Фата Моргана i_025.png_0

Но Хома одним махом смазал картину.

Он схватил кол, размахнулся и опустил на рояль. А-ах!..

Трехногий зверь треснул и взревел дикой гаммой струн от жалобных до грозных. А высокие комнаты подхватили этот рев и разнесли по всему дому. Люди очнулись, ожили, зашевелились. Волна хлынула сквозь двери в комнату и ударила в стены. Тогда вдруг упали колья на тихие воды зеркал, и со звоном брызнули на пол вдребезги разбитые лица, в них отраженные.

А дом все наполнялся новыми людьми. Ослепленные светом, оглушенные звоном стекла, они лезли из прихожей, словно осы из гнезда, и набрасывались вслепую на все, что попадалось под руки.

Бей все!

И набрасывались на все.
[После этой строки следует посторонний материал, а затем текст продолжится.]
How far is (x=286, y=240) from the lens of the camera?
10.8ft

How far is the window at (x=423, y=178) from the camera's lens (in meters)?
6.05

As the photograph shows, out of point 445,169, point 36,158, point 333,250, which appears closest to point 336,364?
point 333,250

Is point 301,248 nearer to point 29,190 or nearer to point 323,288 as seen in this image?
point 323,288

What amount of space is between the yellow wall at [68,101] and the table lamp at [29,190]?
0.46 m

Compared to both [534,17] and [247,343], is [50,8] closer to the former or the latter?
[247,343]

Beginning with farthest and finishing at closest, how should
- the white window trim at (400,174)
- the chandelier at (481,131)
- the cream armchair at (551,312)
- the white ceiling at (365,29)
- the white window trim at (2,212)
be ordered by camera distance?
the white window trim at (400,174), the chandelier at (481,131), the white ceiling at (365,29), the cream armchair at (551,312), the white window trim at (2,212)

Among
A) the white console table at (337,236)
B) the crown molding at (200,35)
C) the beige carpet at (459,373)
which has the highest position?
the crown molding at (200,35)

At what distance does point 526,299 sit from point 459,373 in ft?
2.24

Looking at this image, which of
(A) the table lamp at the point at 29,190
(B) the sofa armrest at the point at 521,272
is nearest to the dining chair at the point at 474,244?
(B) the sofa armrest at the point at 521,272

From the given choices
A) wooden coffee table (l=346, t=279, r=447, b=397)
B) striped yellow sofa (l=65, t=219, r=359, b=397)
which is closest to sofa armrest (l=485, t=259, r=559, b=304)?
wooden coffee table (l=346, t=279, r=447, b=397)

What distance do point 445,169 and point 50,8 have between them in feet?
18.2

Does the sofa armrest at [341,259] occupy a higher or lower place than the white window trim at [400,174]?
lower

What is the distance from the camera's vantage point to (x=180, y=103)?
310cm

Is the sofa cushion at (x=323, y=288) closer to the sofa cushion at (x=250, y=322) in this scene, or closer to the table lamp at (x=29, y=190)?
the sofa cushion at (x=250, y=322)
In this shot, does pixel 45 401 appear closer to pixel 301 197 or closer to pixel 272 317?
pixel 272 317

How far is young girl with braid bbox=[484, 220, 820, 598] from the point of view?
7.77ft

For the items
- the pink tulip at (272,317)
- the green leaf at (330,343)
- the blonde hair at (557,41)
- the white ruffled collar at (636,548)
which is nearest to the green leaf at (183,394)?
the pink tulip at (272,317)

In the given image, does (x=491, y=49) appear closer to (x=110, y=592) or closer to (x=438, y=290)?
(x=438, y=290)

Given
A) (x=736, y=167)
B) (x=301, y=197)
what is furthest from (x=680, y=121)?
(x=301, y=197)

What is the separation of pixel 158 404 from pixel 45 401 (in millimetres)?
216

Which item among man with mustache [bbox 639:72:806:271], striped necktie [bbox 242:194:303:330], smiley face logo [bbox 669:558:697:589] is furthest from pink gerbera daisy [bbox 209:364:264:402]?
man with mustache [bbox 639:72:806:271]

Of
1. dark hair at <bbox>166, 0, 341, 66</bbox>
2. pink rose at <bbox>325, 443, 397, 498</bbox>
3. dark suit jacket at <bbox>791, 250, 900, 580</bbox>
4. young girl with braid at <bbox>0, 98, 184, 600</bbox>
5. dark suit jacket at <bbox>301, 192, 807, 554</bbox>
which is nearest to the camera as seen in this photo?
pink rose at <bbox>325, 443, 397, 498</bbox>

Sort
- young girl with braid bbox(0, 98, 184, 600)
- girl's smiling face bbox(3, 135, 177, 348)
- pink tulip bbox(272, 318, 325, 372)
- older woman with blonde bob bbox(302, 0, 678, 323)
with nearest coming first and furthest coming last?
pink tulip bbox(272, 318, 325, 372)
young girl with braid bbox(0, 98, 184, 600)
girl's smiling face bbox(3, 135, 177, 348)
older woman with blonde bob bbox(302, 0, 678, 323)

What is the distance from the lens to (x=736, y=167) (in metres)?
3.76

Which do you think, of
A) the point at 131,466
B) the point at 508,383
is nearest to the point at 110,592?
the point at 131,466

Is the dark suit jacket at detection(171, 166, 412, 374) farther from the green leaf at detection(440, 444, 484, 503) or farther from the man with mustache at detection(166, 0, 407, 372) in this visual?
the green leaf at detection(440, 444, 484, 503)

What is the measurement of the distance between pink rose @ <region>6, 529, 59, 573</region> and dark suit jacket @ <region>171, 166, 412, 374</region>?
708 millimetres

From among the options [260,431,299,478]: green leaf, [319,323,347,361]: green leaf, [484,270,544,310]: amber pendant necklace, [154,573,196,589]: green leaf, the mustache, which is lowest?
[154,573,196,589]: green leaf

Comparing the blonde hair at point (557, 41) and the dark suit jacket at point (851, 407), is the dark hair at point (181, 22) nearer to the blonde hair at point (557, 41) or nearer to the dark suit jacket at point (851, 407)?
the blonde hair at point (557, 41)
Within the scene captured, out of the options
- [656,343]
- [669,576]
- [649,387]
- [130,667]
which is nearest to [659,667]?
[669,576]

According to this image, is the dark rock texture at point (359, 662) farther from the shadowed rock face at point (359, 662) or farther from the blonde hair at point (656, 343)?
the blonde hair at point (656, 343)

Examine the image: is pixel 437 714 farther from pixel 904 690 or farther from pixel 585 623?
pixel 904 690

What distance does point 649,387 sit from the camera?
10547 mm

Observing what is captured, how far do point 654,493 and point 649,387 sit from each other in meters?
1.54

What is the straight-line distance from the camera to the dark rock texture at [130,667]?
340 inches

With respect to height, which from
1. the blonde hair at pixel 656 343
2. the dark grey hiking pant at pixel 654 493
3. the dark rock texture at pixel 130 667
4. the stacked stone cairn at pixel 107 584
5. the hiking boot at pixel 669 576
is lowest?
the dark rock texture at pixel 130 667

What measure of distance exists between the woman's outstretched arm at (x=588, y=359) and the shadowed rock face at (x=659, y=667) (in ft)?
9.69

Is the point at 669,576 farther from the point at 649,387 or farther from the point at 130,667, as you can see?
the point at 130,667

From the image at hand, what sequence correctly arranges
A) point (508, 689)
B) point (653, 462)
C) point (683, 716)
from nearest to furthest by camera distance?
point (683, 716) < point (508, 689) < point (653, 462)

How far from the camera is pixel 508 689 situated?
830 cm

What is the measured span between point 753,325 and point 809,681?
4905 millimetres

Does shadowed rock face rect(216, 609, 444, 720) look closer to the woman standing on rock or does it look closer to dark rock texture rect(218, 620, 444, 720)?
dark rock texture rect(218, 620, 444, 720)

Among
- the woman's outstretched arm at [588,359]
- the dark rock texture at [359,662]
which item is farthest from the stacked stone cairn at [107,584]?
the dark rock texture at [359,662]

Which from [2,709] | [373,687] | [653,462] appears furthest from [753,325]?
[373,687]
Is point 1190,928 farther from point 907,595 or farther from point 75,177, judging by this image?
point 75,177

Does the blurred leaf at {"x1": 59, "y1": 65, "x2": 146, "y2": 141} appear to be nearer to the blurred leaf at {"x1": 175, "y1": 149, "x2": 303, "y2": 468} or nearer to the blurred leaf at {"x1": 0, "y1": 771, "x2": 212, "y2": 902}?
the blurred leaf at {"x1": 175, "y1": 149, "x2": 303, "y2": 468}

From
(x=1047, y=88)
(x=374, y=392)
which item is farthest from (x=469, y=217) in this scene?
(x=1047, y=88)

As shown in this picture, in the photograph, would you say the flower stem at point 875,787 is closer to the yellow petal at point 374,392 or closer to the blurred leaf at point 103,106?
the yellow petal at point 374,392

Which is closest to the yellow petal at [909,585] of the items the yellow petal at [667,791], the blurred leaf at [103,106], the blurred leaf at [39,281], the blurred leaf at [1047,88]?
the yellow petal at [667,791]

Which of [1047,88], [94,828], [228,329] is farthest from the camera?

Старались разодрать стулья за ножки, а когда не удавалось, били стульями об пол, наваливались на них грудью, как на живое существо, молча стиснув зубы. Колья сметали фарфор с этажерок дождем черепков, стекла под ударами молотков сыпались из рам, как цвет с дерева. Все больше пьянели. Хотелось слышать только звон, стук, треск, предсмертный хрип каждой вещи, так же тяжело умиравшей, как и живое существо.

Про Лелю забыли.

А рояль не давался Хоме. Черные блестящие бока его трескались и куда-то проваливались при каждом взмахе кола, но он все еще держался на ногах и только выл дико, как зверь, истекающий кровью.

Потревоженная пыль, до сих пор покоившаяся в мебели, теперь дымилась, клубилась в воздухе, отчего свет становился желтым и мутным. Все слилось в одном безумии. Люди пили его друг у друга из глаз, теряя рассудок от предсмертного страха искалеченных вещей, от криков стекла и металла, от стона струн. Все эти отломанные ножки, оторванные спинки, черепки под ногами, клочки бумаги, пустыня разрушения пробуждали еще большую жажду уничтожать, ломать, бить; и ноги исступленно топтали уже сломанное, а руки искали нового.

Андрий одной рукой ломал ветки живых растений, рассыпал землю из вазонов. Ага! Ты растешь! И упивался хрустом горшков под каблуками.

Хома, с перекошенным ртом, весь мокрый, блестел от пота.

— Гуляйте, дети! Пришел наш день.

Панас Кандзюба старался поднять большой шкаф, но не рассчитал своих сил. Шкаф навалился на него и придавил. Панас вертелся под ним, кряхтел, волок к окну. Ему помогли другие. Шкаф лег на окно, задрал ножки, и белый низ покачнулся и исчез. Панас высунулся в окошко, чтобы услыхать, как шкаф треснется грудью о землю.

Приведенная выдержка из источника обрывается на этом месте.